EXERCISE: Please select each line below that contains the word "yellow" and copy it out in full. Case counts.
* Start DATASET EXTRACT *
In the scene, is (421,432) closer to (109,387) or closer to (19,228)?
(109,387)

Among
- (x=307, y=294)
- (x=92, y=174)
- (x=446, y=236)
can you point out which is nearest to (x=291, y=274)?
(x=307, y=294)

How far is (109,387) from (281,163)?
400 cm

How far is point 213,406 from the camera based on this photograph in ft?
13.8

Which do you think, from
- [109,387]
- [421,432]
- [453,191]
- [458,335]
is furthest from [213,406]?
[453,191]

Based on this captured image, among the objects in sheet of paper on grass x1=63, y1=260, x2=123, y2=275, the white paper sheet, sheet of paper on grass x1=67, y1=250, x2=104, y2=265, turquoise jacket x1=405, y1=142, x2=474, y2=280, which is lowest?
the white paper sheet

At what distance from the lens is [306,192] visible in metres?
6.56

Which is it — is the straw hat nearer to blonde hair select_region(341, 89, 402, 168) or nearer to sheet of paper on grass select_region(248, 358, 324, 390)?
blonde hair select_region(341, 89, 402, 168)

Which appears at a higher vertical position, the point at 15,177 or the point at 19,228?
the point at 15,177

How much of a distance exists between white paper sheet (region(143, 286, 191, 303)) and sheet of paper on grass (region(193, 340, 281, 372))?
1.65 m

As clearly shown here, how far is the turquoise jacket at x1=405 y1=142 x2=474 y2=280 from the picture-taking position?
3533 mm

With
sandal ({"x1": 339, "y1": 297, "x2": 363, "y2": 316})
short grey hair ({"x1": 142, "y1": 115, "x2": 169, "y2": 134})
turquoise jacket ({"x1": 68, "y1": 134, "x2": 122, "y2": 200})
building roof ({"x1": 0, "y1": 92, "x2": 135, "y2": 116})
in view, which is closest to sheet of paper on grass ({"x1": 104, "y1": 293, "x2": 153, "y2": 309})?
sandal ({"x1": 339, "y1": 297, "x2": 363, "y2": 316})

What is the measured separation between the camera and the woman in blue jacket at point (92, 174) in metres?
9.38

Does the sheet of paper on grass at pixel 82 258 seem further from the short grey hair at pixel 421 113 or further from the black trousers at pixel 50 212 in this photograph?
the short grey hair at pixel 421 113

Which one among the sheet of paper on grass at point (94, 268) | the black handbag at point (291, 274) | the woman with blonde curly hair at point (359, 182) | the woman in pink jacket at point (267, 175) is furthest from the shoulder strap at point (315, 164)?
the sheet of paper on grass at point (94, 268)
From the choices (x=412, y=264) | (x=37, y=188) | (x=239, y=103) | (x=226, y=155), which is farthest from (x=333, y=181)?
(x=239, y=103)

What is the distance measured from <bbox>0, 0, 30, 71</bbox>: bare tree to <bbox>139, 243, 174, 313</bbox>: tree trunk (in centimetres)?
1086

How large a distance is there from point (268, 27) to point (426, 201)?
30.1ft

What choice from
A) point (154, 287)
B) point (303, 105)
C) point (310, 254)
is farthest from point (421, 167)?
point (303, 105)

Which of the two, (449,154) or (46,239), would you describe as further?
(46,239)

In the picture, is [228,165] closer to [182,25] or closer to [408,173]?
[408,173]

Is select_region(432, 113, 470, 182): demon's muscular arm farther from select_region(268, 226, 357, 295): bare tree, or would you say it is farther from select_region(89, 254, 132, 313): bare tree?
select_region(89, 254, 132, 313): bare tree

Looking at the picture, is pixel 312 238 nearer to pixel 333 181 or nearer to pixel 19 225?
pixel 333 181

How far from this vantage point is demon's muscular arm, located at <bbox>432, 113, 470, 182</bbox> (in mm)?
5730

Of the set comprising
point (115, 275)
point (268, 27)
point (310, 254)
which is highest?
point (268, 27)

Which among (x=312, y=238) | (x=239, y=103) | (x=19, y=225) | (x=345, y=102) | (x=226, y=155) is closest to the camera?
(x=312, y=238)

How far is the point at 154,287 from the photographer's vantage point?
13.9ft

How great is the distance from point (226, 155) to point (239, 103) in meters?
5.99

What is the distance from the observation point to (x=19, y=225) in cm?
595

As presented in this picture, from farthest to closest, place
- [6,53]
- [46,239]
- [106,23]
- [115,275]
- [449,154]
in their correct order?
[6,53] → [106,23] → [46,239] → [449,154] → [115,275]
* End DATASET EXTRACT *
* Start DATASET EXTRACT *
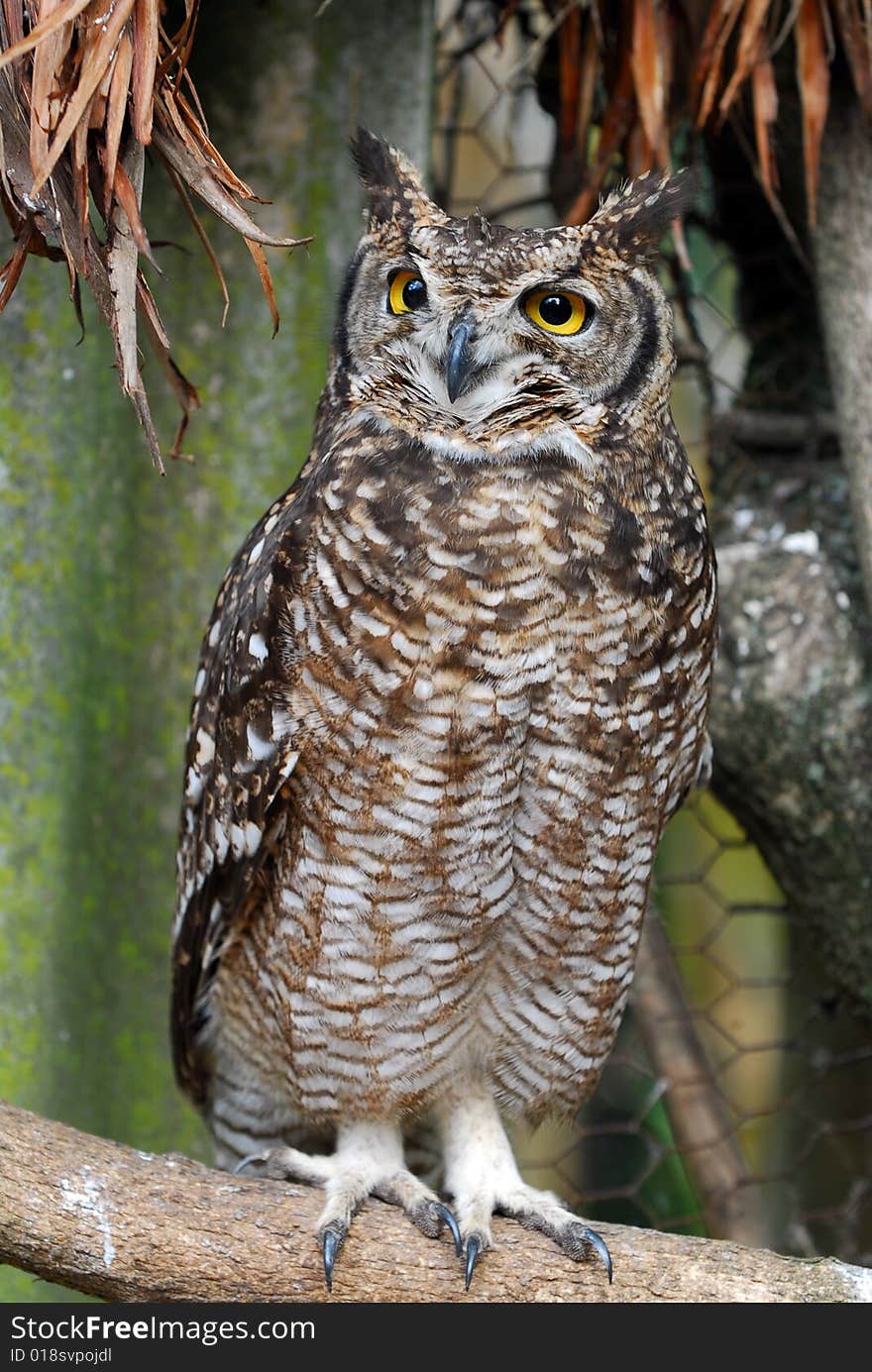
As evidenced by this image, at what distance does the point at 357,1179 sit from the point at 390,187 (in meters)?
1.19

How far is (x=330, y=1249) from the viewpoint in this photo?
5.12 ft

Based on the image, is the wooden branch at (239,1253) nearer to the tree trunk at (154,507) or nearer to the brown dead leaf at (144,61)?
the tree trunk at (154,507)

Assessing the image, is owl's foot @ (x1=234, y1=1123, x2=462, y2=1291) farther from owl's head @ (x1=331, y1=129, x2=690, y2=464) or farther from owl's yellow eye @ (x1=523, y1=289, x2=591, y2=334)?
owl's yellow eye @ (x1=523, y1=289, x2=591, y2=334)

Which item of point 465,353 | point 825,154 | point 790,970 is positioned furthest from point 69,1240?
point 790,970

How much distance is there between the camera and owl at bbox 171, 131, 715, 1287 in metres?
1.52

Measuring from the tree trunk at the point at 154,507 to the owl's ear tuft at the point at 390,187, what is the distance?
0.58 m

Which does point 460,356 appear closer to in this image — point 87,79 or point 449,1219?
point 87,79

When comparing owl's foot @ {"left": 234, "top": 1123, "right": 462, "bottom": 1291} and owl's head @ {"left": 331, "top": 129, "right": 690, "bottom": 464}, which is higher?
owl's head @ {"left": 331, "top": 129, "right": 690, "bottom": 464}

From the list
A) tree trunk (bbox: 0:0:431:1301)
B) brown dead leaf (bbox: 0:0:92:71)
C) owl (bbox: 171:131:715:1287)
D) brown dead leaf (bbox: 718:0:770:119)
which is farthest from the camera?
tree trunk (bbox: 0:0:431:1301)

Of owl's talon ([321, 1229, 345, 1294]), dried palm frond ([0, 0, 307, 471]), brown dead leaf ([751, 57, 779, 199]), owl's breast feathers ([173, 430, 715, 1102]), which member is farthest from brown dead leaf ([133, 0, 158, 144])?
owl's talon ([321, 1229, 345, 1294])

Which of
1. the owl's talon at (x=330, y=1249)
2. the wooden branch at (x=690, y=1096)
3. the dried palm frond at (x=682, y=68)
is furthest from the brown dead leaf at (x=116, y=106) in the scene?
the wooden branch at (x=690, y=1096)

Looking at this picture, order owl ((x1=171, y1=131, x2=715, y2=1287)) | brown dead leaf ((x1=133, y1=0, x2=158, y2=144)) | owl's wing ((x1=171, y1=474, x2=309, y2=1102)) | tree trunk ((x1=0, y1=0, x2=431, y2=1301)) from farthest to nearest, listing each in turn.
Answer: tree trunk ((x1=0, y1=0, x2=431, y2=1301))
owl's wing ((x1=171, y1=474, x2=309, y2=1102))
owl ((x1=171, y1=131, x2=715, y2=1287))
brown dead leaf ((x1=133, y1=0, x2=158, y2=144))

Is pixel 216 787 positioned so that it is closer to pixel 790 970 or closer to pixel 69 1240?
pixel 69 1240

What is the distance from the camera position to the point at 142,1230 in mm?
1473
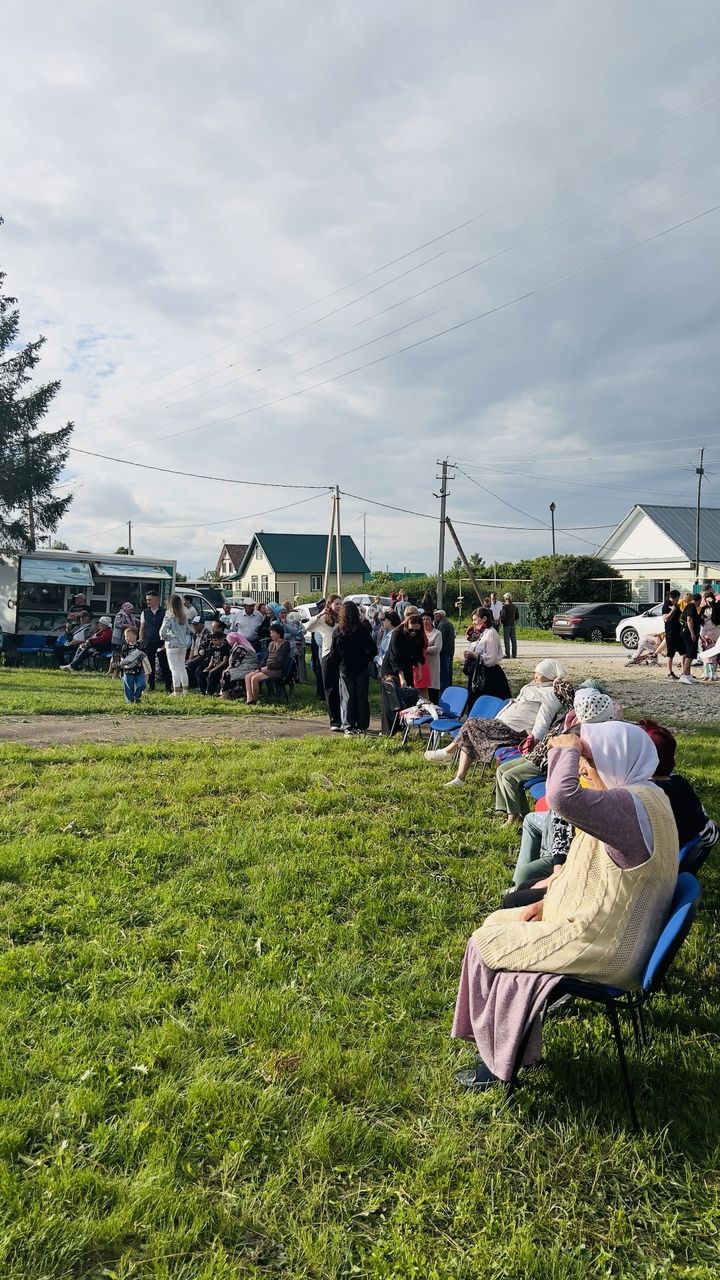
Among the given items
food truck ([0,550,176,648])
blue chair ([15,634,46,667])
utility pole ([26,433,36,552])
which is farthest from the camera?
* End DATASET EXTRACT *
ANSWER BELOW:
Assessing the image, is owl's foot @ (x1=234, y1=1123, x2=462, y2=1291) farther from owl's head @ (x1=331, y1=129, x2=690, y2=464) or farther from owl's yellow eye @ (x1=523, y1=289, x2=591, y2=334)?
owl's yellow eye @ (x1=523, y1=289, x2=591, y2=334)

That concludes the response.